Goal of the exercise:
The line containing "- stock photo" marks the end; return exactly every line from the start of the records up to and including it, but no pictures.
######
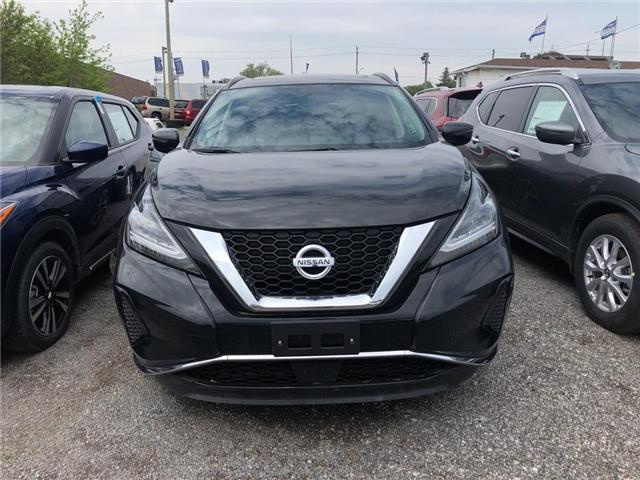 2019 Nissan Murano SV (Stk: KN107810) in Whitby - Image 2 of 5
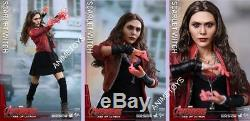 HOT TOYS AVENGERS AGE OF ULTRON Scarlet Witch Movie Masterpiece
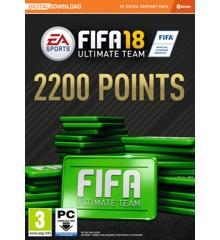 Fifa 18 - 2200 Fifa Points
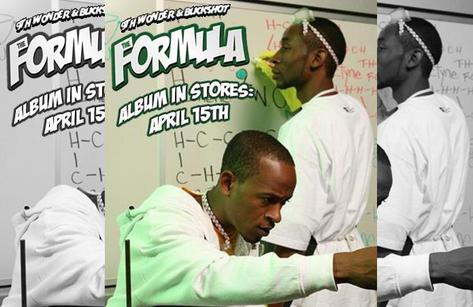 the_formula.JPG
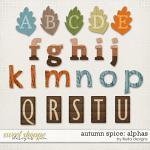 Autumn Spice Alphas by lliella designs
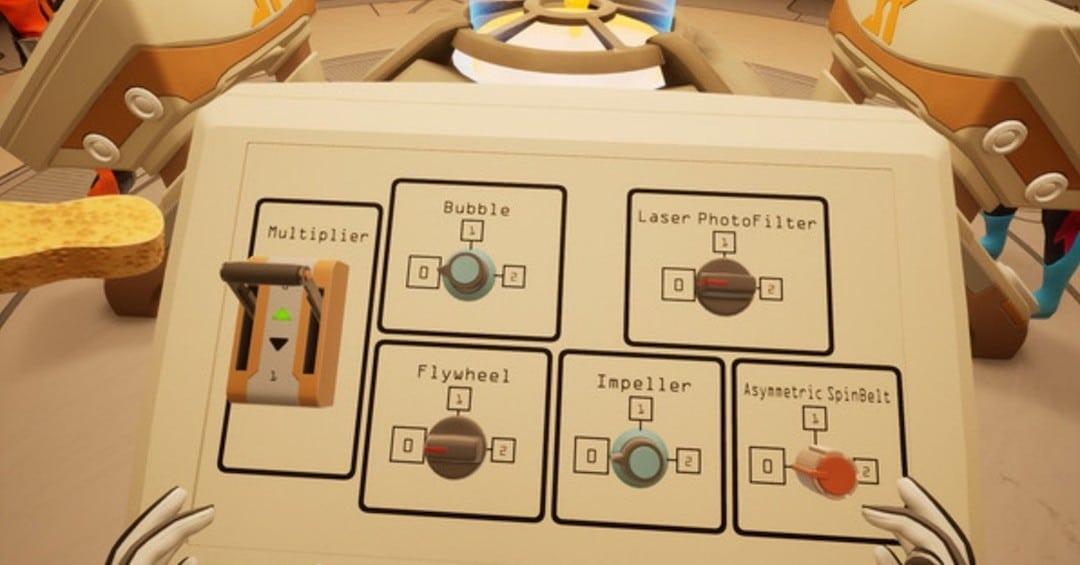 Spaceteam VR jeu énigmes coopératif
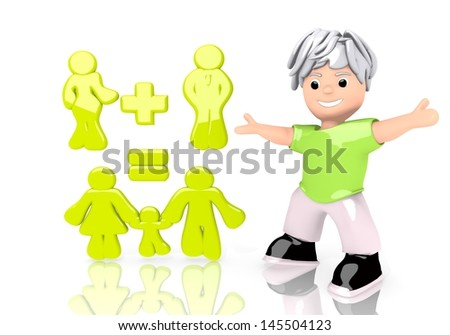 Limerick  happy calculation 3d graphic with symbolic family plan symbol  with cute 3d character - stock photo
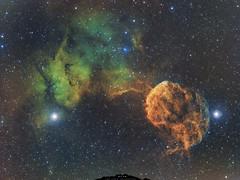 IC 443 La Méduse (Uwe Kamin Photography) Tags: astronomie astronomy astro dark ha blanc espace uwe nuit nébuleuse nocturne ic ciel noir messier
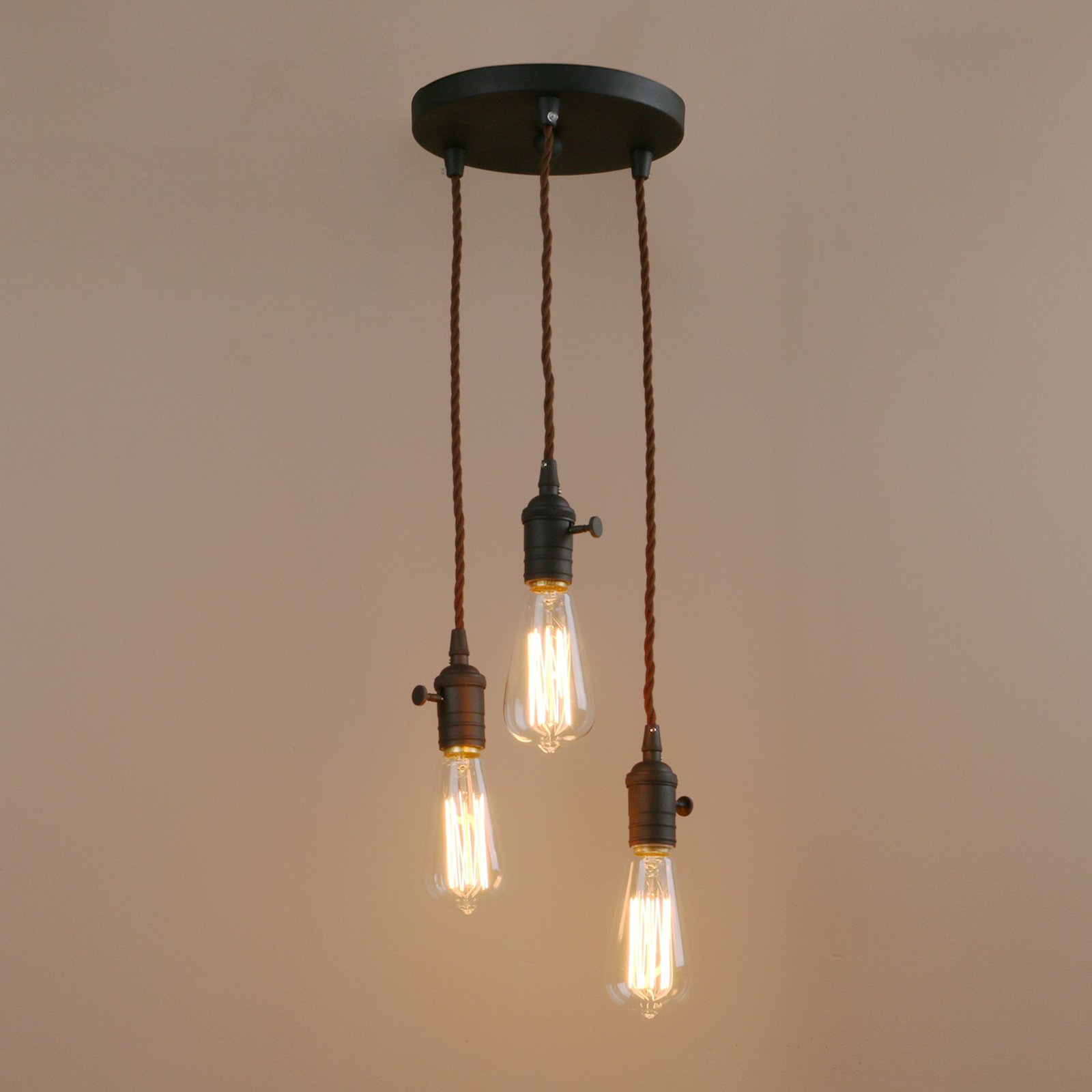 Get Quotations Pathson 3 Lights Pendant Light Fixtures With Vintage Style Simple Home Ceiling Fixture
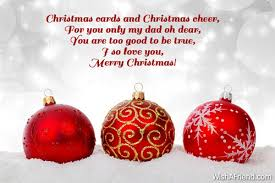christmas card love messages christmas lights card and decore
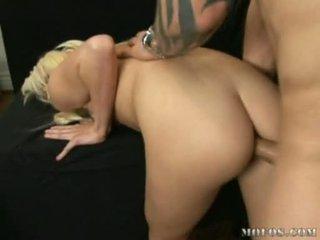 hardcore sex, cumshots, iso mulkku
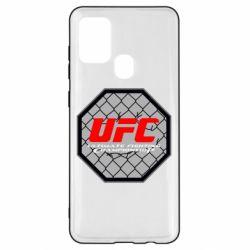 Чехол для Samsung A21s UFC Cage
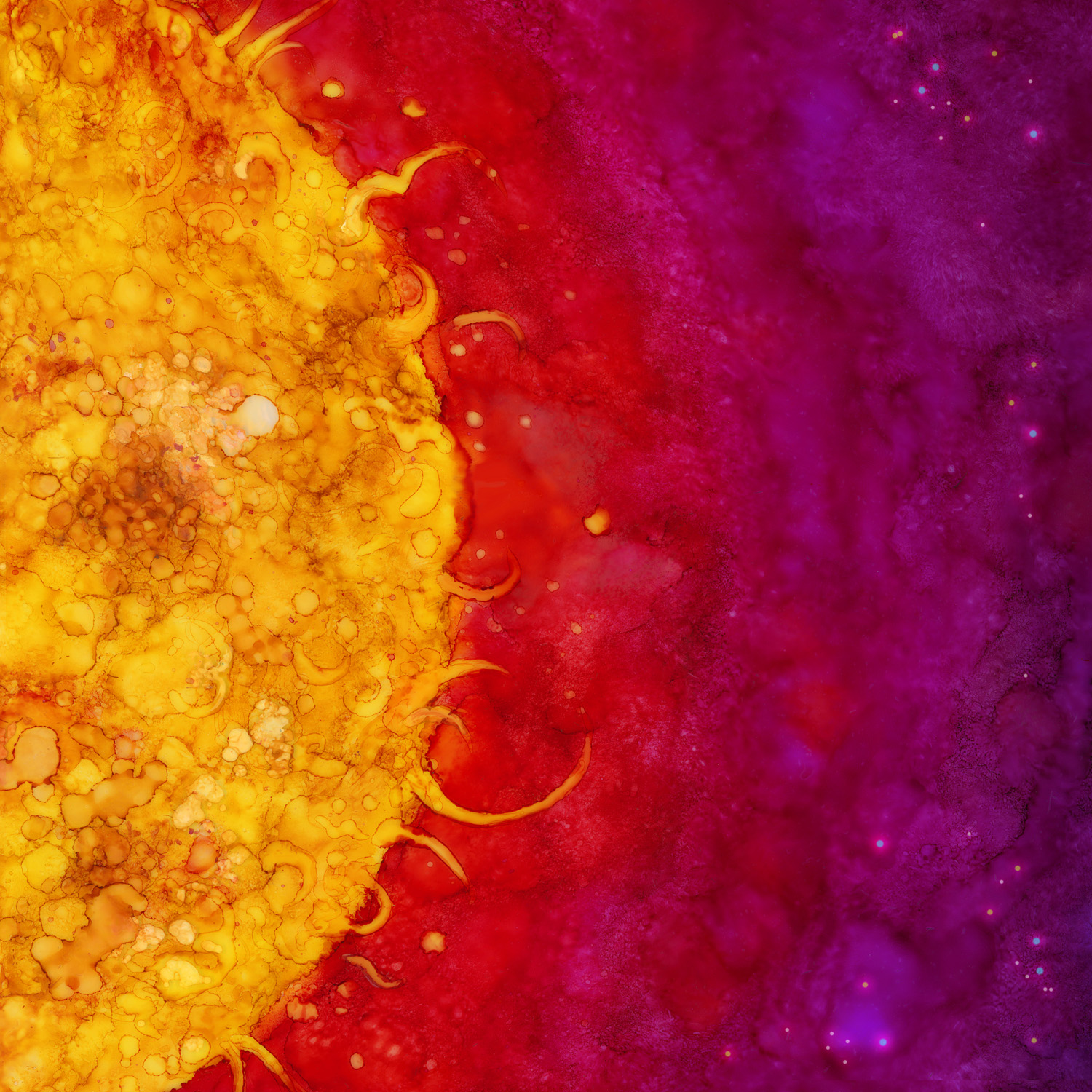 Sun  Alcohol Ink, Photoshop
######
Answer box:
 2019 Nissan Murano SV (Stk: KN107810) in Whitby - Image 2 of 5
 HOT TOYS AVENGERS AGE OF ULTRON Scarlet Witch Movie Masterpiece
 Fifa 18 - 2200 Fifa Points
 the_formula.JPG
 Autumn Spice Alphas by lliella designs
 Spaceteam VR jeu énigmes coopératif
 Limerick  happy calculation 3d graphic with symbolic family plan symbol  with cute 3d character - stock photo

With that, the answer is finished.